Cycle: d'orientation, de sélection ou de promotion?

classe d'école africaine rooms_building.jpgHier soir à Uni Dufour, les discours des partisans de l'initiative 134 (plus de sélection, plus de discipline), comme ceux du contre-projet ont enterré un peu plus l'objectif soixante-huitard de porter 80% des élèves à la maturité. Le grand idéal d'un cycle capable de promouvoir la grande majorité des élèves vers des études longues, prometteuses de perspectives professionnelles diversifiées et d'une rémunération supérieure a vécu. Il est vrai que les partisans de l'initiative 138 ("Tous ensembe, tous ensemble!") n'avaient pas été invités au débat, puisque ce n'est qu'en septembre qu'on votera sur leur proposition d'élargir l'hétérogénéïté des classes jusqu'en 9e du Cycle.

Ce qui au passage démontre l'absurdité du mode de scrutin proposé, qui empêche les Genevois de trancher directement entre deux initiatives aux antipodes l'une de l'autre. Comme si nous n'étions pas capable de voter en même temps sur trois sujets et de choisir ensuite dans une question subsidiaire lequel nous préférons au cas où deux voire trois auraient été accepté au premier tour. Manifestement, il n'y a pas que le Cycle à réformer, avis à la Constituante.

ENTRÉES FOURNIES:
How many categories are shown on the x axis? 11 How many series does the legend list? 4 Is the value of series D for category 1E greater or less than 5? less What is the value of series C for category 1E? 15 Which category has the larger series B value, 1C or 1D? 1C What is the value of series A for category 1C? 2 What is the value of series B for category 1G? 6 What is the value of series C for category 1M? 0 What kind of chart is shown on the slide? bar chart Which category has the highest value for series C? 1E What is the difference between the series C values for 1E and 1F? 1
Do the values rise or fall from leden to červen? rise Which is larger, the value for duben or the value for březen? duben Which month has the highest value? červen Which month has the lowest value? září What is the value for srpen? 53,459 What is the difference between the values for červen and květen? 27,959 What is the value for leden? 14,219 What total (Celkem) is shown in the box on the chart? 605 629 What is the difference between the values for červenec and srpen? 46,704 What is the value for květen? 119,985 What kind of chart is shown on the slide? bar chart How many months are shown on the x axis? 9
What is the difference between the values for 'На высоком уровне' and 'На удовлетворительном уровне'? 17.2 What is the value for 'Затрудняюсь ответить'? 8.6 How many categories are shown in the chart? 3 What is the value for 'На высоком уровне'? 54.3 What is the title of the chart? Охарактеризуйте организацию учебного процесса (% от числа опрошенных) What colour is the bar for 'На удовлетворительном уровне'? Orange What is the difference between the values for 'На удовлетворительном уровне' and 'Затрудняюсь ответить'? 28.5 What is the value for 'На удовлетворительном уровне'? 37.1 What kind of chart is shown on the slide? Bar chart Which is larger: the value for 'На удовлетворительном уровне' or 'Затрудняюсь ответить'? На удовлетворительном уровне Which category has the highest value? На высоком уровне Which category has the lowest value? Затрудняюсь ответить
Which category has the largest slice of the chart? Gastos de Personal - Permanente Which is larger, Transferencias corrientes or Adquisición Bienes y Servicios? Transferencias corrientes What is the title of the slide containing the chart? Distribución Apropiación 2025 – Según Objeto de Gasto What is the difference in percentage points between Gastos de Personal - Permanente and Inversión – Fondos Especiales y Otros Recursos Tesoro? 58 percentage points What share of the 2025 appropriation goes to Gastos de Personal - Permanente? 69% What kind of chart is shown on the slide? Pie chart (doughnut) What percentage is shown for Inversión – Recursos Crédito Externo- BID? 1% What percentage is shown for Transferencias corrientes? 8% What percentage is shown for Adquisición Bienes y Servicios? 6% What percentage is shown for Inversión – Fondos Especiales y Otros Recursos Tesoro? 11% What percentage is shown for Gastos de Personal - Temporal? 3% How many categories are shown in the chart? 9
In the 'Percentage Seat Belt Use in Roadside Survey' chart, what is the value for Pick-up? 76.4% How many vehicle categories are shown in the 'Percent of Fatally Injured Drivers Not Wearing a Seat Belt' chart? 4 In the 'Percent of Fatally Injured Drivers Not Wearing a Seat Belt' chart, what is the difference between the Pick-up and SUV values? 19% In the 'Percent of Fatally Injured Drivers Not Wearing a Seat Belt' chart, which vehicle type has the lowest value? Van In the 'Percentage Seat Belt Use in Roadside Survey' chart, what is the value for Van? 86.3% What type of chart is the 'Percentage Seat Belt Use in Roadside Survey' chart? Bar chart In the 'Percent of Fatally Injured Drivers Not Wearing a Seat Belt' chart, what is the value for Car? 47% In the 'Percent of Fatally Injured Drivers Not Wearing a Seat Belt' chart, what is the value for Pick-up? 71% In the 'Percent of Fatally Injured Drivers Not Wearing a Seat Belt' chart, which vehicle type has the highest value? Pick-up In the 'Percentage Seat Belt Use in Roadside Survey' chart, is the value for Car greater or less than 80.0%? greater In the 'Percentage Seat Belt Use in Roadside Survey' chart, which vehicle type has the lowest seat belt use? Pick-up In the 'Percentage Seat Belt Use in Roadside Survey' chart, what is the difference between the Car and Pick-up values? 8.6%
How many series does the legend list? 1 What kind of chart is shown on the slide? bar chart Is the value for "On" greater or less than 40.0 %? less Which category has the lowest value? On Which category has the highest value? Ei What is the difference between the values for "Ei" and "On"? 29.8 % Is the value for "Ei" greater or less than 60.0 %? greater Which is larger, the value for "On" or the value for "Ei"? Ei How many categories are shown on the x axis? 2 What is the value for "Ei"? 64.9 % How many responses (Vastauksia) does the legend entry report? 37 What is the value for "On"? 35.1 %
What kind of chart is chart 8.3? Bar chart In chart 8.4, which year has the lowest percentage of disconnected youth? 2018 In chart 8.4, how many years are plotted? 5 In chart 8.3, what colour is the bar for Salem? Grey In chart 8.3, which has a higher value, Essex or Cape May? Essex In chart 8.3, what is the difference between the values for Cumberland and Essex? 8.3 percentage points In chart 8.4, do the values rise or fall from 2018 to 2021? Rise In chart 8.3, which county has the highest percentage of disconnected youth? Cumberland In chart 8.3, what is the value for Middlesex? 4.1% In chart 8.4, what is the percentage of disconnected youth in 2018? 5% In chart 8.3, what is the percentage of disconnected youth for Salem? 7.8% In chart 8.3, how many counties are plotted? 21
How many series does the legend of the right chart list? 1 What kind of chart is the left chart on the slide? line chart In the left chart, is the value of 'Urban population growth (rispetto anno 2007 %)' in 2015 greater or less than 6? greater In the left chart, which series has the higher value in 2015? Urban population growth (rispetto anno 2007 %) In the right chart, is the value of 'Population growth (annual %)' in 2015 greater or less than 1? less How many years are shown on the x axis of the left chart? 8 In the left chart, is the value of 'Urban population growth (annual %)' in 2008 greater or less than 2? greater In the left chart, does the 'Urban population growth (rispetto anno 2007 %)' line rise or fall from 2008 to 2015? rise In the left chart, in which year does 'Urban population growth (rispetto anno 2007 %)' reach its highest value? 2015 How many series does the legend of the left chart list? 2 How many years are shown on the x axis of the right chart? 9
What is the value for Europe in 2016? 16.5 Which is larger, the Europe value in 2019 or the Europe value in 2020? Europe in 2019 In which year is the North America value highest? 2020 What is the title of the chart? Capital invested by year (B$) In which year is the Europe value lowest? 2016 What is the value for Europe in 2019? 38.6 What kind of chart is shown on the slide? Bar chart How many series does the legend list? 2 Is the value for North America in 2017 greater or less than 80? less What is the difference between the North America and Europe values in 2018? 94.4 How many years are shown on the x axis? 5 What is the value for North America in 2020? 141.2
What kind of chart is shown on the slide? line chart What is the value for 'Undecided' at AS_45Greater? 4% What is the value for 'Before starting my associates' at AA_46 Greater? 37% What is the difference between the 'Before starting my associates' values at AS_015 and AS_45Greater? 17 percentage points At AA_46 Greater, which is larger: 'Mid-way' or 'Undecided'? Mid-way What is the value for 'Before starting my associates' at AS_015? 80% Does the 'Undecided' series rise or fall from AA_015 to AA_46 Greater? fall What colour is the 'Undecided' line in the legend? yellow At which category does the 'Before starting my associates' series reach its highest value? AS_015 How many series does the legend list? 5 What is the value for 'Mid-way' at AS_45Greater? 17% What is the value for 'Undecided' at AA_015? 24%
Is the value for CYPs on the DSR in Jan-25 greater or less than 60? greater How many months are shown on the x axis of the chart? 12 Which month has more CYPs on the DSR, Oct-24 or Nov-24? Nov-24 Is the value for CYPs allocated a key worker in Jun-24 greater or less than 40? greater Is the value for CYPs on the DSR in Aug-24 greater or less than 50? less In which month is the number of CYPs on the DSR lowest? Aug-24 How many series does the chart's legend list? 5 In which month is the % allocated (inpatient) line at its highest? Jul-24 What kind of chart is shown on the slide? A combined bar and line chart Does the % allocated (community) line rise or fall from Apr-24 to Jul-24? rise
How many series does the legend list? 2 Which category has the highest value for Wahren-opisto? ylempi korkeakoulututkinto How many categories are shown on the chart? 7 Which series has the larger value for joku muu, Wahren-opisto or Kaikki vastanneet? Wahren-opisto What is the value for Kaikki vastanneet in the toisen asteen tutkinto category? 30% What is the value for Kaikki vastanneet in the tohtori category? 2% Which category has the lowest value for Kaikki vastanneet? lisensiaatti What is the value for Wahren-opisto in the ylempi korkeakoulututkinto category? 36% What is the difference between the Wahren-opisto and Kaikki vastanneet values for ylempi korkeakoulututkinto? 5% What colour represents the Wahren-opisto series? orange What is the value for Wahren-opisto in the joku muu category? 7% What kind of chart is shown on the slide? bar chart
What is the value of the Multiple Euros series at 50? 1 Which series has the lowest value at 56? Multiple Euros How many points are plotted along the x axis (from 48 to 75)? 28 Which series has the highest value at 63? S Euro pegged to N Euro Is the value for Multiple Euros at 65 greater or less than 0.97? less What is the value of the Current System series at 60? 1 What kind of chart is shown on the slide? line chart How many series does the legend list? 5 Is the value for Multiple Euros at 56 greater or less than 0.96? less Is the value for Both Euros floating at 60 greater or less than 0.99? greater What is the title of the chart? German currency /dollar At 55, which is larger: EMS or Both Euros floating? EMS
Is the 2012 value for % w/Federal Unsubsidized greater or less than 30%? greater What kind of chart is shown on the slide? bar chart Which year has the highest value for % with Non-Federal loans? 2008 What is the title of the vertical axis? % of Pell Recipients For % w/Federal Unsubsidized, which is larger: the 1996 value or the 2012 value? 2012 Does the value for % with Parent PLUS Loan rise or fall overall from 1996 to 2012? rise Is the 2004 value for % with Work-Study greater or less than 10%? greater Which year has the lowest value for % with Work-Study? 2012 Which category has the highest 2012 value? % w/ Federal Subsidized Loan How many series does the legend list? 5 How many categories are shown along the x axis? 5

CONSIGNES:
(a) D'après le texte sur le Cycle d'orientation, en quoi le mode de scrutin proposé est-il absurde ? Répondez en une à trois phrases.
(b) Reprenez le texte sur le Cycle d'orientation à la suite de sa dernière phrase.

RÉPONSES:
(a) Ce mode de scrutin empêche les Genevois de trancher directement entre deux initiatives aux antipodes l'une de l'autre, puisque l'initiative 138 ne sera soumise au vote qu'en septembre. Le texte estime pourtant que les électeurs seraient capables de voter en même temps sur trois sujets. Ils pourraient ensuite désigner, dans une question subsidiaire, celui qu'ils préfèrent au cas où deux, voire trois, seraient acceptés au premier tour.

(b)
L'heure est donc à l'effort et à la revalorisation des filières professionnelles. Et sur ce point l'école genevoise n'est qu'au tout début d'une révolution qui sera autrement plus douloureuse à faire passer que celle du binôme sections ou pas sections au CO. Charles Beer a rappelé en toute fin de débat qu'il manquait deux ans (!) de formation en français à un élève genevois par rapport à un élèves valaisans. On mesure le fossé. Les gamins peuvent donc dire adieu à la grasse matinée du mercredi.

Ce matin sur France culture, une sociologue de l'éducation rappelle quelques statistiques et politiques de l'éducation en Afrique. Où la démonstration faite aux parents que l'enseignement vaut la chandelle - fréquenter l'école permet de gagner plus - a incité nombre de parents pauvres à faire un effort. Nourrir les pauvres et leur enlever les vers qui les parasitent aussi. Payer l'uniforme et décerner des récompenses au mérite aussi.

A l'heure où le ministre des finances allemands comparent le paradis fiscal suisse à Ouagadougou, l'adoption à Genève de quelques recettes de politique scolaire du pays des hommes intègres serait de bon aloi.

 

PS: merci aux personnes qui ont commenté mon billet d'hier soir. Pour leur information, j'étais plutôt pour l'initiative 134 avant le débat. Et je me suis finalement dit qu'un compromis qui n'est pas une panacée mais a été adopté par une large majorité des forces politiques du canton a aussi ses vertus.

Commentaires

  • Cher Monsieur Mabut,

    Vous le savez, un débat est un débat...le sujet de l'école est chargé d'émotivité et souvent les paroles peuvent dépasser les réalités (de la part des deux protagonistes!)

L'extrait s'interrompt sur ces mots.